Just about everyone has to deal with acne at some point. For some of us, it happens during our fragile teen years. For some of us, it persists into adulthood - but one thing never changes: dealing with acne can be frustrating, painful and just downright embarrassing.
But while acne hasn't been cured quite yet, acne treatment has improved by leaps and bounds. If you're willing to experiment a bit, chances are you can find a product that works for you.
Since spring is a few weeks away, let's act quick to get ahead of acne before the warm weather breaks. Here are some of the most-effective acne treatment options - and how your HSA might be able to help.
Light therapy is an acne reduction system that uses special light to kill bacteria-causing acne. Blue-light kills bacteria that causes acne, while red light reduces inflammation. The lights may also reduce sebaceous glands responsible for producing oil. Light therapy can be used for acne that doesn't respond to other treatments or for people who want to avoid prescription creams like Accutane.
Dermatologists offer a more powerful version of light therapy in-office, far stronger than what you can buy at the drugstore. These visits can be costly, however - usually between $100 and $400 a session depending on your doctor and insurance. Buying an at-home light therapy kit is much more affordable, and easier for teens and young adults with limited access to regular dermatologist visits.
Light therapy treatments are easy to use. Most of them are small handheld devices, while a few attach directly to your face.
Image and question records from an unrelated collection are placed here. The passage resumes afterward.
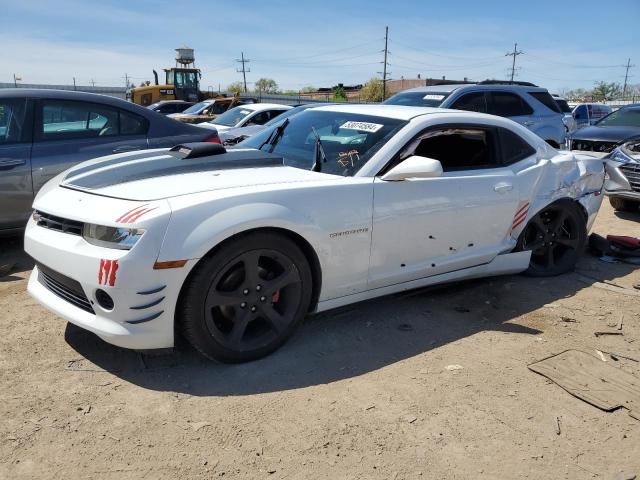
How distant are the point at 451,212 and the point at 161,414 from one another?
2333 mm

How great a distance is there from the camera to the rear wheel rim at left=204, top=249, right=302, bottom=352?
2.95 m

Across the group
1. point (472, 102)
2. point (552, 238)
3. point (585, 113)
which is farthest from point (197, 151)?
point (585, 113)

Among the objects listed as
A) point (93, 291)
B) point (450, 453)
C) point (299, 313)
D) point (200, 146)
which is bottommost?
point (450, 453)

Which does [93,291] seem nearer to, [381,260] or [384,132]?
[381,260]

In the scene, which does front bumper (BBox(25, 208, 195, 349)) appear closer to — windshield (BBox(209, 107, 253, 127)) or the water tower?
windshield (BBox(209, 107, 253, 127))

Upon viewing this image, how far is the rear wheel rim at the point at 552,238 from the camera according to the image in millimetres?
4723


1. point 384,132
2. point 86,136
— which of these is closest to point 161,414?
point 384,132

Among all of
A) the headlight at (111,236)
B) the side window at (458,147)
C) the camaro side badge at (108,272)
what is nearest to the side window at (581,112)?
the side window at (458,147)

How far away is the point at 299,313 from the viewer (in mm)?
3254

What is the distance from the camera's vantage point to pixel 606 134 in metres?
10.4

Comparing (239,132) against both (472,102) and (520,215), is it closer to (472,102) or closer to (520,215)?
(472,102)

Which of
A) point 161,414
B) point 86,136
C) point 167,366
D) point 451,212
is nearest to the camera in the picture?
point 161,414

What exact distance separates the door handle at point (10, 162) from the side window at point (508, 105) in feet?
23.4

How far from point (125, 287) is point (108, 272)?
4.4 inches
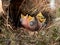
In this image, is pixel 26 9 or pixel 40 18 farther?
pixel 26 9

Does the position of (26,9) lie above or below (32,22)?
above

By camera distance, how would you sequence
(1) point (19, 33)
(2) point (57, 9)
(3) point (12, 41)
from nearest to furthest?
(3) point (12, 41) → (1) point (19, 33) → (2) point (57, 9)

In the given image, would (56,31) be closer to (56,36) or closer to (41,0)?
(56,36)

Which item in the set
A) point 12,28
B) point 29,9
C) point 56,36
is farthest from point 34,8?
point 56,36

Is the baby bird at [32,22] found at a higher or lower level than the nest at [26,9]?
lower

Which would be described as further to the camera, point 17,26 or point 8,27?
point 17,26

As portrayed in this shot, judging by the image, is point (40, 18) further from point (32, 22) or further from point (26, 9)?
point (26, 9)

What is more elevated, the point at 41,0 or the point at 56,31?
the point at 41,0

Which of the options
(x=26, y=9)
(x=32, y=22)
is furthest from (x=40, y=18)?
(x=26, y=9)

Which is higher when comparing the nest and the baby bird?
the nest

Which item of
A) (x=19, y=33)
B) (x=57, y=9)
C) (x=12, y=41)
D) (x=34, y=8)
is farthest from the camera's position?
(x=34, y=8)
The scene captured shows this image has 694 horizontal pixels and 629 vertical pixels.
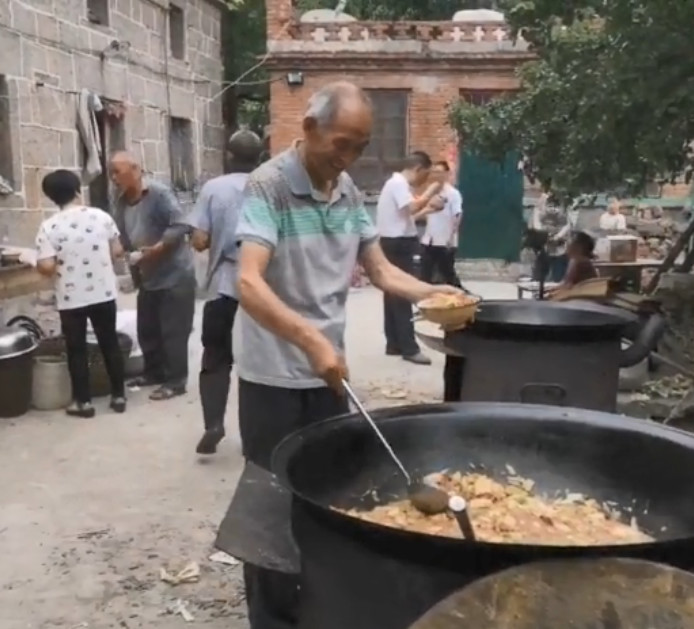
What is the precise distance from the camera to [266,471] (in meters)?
2.77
You keep the light on for a few minutes per session, and each system has its own suggestion of how frequently it should be used.
Light therapy kits are HSA eligible, and you don't need a prescription from a dermatologist or doctor. The kits start as low as $19, but the high-end ones can cost as much as $399.99. The Neutrogena Light Therapy Acne Treatment Mask is one of the most highly-reviewed options and only costs $39.99. You can buy them from HSAStore.com, directly from the manufacturer or at a drugstore.
You can also use your HSA card to pay for light therapy treatments from your dermatologist.
Cleansers, gels and creams
Many over-the-counter creams, gels and cleansers are capable of reducing and preventing acne, especially for those with mild symptoms. These products must have a prescription from a doctor to be a qualified medical expense and HSA eligible.
To get a prescription for one of these creams, you need to visit either a primary care physician or a dermatologist. Ask them to write a prescription for the exact item you want, after which you can buy the medication with your HSA card. Make sure to take a photo of the prescription or make a copy of it in case you need to prove it was a qualified medical expense.
If you do visit the doctor and get a prescription for an over-the-counter acne product, you can always use an HSA card to pay for the visit.